Top of ENTRIES SUPPLIED

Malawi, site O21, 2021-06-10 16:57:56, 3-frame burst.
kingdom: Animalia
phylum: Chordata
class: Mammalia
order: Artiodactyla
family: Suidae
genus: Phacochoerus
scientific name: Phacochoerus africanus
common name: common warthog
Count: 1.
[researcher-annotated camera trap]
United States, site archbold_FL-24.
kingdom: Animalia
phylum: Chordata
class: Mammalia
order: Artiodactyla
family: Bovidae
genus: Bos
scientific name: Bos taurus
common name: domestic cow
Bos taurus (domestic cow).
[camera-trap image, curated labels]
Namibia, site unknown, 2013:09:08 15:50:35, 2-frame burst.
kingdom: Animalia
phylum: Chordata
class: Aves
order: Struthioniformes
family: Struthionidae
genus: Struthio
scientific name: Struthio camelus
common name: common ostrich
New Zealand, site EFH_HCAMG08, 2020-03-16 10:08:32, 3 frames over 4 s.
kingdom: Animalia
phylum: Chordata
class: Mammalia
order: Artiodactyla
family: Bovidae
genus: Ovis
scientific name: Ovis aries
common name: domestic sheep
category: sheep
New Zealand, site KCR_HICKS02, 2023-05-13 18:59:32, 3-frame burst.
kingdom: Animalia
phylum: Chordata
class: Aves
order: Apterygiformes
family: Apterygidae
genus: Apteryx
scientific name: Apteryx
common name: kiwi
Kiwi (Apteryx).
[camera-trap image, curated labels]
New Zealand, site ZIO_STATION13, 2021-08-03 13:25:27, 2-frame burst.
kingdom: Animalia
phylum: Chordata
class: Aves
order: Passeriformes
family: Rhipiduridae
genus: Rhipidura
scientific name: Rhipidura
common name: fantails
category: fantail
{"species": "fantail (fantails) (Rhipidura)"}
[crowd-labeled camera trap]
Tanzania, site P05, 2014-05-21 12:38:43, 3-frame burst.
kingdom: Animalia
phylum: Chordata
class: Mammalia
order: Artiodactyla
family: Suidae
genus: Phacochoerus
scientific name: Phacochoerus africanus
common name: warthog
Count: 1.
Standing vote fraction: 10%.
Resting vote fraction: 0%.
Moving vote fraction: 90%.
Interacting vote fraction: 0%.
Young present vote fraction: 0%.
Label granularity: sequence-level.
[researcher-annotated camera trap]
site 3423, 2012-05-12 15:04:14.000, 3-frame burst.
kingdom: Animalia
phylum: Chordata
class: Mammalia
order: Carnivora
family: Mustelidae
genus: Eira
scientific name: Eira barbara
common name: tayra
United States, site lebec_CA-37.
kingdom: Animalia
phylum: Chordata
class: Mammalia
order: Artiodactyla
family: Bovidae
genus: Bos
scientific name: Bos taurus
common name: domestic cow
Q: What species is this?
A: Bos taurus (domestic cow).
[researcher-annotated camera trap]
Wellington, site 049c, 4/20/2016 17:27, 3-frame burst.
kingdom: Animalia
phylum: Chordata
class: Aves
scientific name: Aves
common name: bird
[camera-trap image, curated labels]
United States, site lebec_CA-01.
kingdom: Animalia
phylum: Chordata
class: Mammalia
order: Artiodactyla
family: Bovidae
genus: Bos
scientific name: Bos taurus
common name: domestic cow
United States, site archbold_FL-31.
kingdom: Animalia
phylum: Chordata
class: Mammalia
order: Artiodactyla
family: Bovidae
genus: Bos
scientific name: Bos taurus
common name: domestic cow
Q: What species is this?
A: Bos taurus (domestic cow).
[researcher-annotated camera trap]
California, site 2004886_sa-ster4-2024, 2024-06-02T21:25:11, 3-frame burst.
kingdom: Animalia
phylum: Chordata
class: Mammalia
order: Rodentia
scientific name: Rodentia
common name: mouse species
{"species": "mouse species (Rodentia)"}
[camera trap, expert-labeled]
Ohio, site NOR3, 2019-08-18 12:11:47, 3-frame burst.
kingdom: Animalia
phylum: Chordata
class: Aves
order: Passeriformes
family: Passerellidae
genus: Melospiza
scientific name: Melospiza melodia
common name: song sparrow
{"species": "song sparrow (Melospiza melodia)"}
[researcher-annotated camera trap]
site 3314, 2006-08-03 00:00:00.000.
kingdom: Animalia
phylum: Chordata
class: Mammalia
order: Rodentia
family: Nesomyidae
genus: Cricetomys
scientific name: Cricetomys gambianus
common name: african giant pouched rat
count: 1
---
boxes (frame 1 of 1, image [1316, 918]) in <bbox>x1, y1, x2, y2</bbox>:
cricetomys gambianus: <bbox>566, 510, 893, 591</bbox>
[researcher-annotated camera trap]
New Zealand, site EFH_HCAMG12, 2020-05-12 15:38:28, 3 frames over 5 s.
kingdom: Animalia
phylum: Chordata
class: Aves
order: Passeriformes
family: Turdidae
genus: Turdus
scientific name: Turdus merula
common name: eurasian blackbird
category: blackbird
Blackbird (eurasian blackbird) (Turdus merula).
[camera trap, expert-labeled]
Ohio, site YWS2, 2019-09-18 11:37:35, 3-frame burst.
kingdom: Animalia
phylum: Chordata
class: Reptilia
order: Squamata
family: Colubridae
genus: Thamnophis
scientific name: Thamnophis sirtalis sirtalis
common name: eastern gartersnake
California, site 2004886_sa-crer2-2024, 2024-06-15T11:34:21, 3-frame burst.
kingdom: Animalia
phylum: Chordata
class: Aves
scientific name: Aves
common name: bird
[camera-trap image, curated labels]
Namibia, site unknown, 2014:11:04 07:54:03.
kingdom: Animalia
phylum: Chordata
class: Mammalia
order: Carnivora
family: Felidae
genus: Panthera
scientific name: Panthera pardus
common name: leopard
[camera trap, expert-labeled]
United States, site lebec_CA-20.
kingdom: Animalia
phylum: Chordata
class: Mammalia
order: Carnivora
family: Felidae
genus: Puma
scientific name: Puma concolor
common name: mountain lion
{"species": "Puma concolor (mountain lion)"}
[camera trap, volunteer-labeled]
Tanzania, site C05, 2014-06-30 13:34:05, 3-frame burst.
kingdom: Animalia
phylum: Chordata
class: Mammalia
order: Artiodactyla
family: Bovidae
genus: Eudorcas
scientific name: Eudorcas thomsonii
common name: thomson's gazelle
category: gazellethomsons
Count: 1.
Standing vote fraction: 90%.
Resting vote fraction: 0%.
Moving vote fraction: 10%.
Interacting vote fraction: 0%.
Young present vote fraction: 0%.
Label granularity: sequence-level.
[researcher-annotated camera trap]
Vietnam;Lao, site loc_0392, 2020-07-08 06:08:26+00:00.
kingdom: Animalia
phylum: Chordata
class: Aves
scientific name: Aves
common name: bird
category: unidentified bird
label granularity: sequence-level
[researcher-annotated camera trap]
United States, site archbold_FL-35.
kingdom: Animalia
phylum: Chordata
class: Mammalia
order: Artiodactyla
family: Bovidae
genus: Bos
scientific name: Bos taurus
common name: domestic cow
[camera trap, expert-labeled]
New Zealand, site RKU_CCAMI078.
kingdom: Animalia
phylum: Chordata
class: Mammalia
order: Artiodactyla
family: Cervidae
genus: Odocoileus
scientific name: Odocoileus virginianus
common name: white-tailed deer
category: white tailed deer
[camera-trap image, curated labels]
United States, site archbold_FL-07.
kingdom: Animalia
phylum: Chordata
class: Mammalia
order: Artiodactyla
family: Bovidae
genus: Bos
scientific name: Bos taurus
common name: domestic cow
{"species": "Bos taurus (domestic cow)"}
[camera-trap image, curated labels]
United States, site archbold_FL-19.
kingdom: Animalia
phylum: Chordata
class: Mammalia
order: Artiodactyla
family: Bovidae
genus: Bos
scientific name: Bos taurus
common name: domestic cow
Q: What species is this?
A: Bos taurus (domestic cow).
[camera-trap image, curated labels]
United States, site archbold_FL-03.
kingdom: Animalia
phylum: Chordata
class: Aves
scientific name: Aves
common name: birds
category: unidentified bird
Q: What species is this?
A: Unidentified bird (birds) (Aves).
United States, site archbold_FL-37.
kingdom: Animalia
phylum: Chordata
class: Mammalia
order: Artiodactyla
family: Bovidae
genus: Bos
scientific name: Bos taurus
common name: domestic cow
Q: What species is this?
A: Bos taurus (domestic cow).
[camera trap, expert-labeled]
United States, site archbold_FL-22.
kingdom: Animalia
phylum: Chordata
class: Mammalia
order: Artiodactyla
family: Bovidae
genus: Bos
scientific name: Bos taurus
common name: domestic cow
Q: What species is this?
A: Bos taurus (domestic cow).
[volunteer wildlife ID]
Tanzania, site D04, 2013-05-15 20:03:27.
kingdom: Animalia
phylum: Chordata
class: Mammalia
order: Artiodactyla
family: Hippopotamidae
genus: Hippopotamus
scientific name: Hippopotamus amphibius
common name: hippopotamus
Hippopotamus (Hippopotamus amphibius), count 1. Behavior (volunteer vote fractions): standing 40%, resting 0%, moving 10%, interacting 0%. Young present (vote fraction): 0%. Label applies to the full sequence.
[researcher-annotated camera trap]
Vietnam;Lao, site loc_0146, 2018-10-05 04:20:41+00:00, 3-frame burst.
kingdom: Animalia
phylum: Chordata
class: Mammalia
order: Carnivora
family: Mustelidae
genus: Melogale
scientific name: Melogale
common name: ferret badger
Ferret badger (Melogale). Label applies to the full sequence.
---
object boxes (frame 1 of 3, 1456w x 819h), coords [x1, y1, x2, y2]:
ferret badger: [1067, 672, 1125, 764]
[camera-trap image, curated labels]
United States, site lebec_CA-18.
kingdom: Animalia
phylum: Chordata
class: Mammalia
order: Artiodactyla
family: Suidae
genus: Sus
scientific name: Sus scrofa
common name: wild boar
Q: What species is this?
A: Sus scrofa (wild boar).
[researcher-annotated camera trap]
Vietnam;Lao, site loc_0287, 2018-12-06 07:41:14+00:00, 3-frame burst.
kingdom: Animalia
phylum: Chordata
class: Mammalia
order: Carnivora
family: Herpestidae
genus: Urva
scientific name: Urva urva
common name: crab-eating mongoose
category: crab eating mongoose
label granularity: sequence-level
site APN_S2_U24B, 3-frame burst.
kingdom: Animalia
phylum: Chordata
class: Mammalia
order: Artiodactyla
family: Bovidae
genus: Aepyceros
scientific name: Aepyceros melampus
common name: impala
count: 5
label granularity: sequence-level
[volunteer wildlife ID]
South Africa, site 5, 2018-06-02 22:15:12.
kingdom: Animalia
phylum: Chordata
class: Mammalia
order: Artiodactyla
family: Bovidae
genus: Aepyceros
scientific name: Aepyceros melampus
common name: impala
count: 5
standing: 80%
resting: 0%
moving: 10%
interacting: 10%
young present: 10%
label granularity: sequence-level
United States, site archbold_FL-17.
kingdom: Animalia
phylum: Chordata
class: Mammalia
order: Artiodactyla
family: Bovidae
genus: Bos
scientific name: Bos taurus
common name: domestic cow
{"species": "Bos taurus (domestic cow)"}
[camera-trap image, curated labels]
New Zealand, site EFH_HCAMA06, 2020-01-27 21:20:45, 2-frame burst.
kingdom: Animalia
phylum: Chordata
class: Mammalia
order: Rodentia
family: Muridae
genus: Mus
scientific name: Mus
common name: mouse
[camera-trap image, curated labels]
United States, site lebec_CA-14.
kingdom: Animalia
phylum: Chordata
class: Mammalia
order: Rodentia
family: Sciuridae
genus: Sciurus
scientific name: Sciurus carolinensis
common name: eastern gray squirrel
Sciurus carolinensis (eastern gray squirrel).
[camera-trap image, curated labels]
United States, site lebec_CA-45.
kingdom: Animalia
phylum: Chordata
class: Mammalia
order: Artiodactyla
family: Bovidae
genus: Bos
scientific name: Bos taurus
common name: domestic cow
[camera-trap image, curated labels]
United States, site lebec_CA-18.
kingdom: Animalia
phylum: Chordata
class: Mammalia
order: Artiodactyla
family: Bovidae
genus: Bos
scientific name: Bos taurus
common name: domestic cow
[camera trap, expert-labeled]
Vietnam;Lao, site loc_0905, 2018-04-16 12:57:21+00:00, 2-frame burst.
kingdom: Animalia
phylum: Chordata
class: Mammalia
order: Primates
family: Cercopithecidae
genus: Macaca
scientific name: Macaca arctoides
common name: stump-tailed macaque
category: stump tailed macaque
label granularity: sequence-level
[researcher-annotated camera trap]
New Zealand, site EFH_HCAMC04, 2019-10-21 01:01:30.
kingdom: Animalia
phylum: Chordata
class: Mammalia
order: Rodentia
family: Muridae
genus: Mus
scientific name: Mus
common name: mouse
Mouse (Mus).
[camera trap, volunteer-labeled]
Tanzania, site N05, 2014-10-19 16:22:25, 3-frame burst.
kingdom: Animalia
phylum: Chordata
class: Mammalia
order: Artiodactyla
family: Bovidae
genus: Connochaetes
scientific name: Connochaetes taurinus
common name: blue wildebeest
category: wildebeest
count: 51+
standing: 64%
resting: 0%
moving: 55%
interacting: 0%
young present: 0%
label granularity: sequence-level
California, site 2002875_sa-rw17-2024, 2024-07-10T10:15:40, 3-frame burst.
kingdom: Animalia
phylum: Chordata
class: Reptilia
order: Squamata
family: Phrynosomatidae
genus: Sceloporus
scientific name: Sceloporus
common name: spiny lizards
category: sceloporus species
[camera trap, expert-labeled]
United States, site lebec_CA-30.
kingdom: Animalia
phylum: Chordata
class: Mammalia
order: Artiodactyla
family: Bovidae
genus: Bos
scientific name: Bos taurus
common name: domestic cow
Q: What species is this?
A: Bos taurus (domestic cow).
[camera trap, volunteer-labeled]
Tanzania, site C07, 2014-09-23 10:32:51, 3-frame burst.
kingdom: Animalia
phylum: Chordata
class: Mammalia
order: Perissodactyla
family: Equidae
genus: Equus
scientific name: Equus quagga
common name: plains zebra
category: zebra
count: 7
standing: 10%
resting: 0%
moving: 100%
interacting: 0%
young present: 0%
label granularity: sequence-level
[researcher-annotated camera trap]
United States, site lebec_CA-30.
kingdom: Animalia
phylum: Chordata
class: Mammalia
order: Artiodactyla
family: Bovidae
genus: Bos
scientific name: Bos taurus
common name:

Bottom of ENTRIES SUPPLIED

PROBLEM DETAILS. Your answer should be exactly the lines of the material above, starting at the one that holds "standing: 10%" and ending with the last.

WRITTEN RESPONSE.
standing: 10%
resting: 0%
moving: 100%
interacting: 0%
young present: 0%
label granularity: sequence-level
[researcher-annotated camera trap]
United States, site lebec_CA-30.
kingdom: Animalia
phylum: Chordata
class: Mammalia
order: Artiodactyla
family: Bovidae
genus: Bos
scientific name: Bos taurus
common name:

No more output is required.